Słodko-gorzki dzień dla Polaków na zapleczu Serie A. Dwa debiuty

Getty Images / Matteo Ciambelli/DeFodi Images / Na zdjęciu: Marcin Listkowski
Getty Images / Matteo Ciambelli/DeFodi Images / Na zdjęciu: Marcin Listkowski

Mateusz Praszelik szybko zadebiutował w barwach Cosenzy Calcio, która pokonała Parmę 1:0. W takich samych rozmiarach Brescia Calcio przegrała z Como.

Losy pomiędzy Cosenzą a Parmą rozstrzygnęły się już po czterech minutach. Szalę zwycięstwa na korzyść gospodarzy przechylił Aldo Florenzi, natomiast asystował mu Manuel Marras.

Mecz 22. kolejki Serie B zapowiadał się interesująco zwłaszcza dla polskich kibiców.
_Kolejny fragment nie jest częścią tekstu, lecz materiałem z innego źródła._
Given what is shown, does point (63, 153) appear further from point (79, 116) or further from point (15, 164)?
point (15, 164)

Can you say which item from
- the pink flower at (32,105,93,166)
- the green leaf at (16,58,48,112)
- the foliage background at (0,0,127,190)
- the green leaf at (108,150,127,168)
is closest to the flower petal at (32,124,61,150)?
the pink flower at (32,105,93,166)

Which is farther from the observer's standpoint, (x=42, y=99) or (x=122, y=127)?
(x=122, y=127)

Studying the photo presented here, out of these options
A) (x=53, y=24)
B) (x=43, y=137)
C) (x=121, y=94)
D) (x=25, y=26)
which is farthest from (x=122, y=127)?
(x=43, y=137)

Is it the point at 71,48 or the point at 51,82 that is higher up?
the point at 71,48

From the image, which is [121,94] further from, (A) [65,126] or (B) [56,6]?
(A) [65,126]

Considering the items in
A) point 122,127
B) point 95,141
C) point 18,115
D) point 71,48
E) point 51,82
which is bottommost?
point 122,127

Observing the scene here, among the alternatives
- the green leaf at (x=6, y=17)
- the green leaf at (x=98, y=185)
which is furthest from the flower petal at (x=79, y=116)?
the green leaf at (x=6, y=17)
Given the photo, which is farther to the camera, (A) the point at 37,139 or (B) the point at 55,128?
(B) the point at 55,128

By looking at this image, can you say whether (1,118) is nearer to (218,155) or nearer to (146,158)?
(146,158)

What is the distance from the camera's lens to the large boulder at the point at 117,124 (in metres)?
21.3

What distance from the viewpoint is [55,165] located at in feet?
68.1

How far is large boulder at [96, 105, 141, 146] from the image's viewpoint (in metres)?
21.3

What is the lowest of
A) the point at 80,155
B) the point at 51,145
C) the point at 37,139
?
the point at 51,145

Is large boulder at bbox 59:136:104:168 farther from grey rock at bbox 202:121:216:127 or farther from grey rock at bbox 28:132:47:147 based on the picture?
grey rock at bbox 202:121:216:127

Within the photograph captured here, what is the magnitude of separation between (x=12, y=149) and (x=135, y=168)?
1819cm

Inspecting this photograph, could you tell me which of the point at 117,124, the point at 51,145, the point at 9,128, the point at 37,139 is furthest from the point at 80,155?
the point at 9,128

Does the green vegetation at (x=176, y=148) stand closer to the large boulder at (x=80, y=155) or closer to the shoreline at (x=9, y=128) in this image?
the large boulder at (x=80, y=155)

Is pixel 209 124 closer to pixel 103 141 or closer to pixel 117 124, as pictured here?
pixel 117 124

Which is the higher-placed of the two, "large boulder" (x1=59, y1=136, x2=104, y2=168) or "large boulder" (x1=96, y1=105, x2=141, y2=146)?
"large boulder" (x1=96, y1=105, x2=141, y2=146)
Po stronie miejscowych zadebiutował wypożyczony z Hellasu Werona Mateusz Praszelik. Młody pomocnik pojawił się na murawie 66. minucie, kiedy zastąpił Marco Brescianiniego. Z kolei w barwach Parmy godzinę rozegrał Adrian Benedyczak.

O tej samej porze w sobotę Brescia Calcio rywalizowała z Calcio Calcio. W 60. minucie bramkarz pierwszej z wymienionych drużyn skapitulował po uderzeniu Daniele Baselliego, potem goście utrzymali jednobramkową przewagę do końcowego gwizdka.
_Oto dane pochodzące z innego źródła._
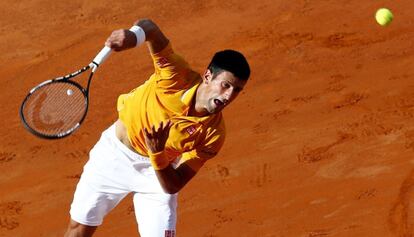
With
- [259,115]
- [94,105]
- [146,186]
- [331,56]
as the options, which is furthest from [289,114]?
[146,186]

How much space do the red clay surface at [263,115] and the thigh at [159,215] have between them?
141 cm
Trener Brescii od początku postawił na Marcina Listkowskiego, który w bieżącym tygodniu został wypożyczony z pierwszoligowego US Lecce. Nowy nabytek klubu opuścił murawę po pierwszej odsłonie. Jakub Łabojko wszedł na boisko w 67. minucie i w końcówce został ukarany żółtym kartonikiem.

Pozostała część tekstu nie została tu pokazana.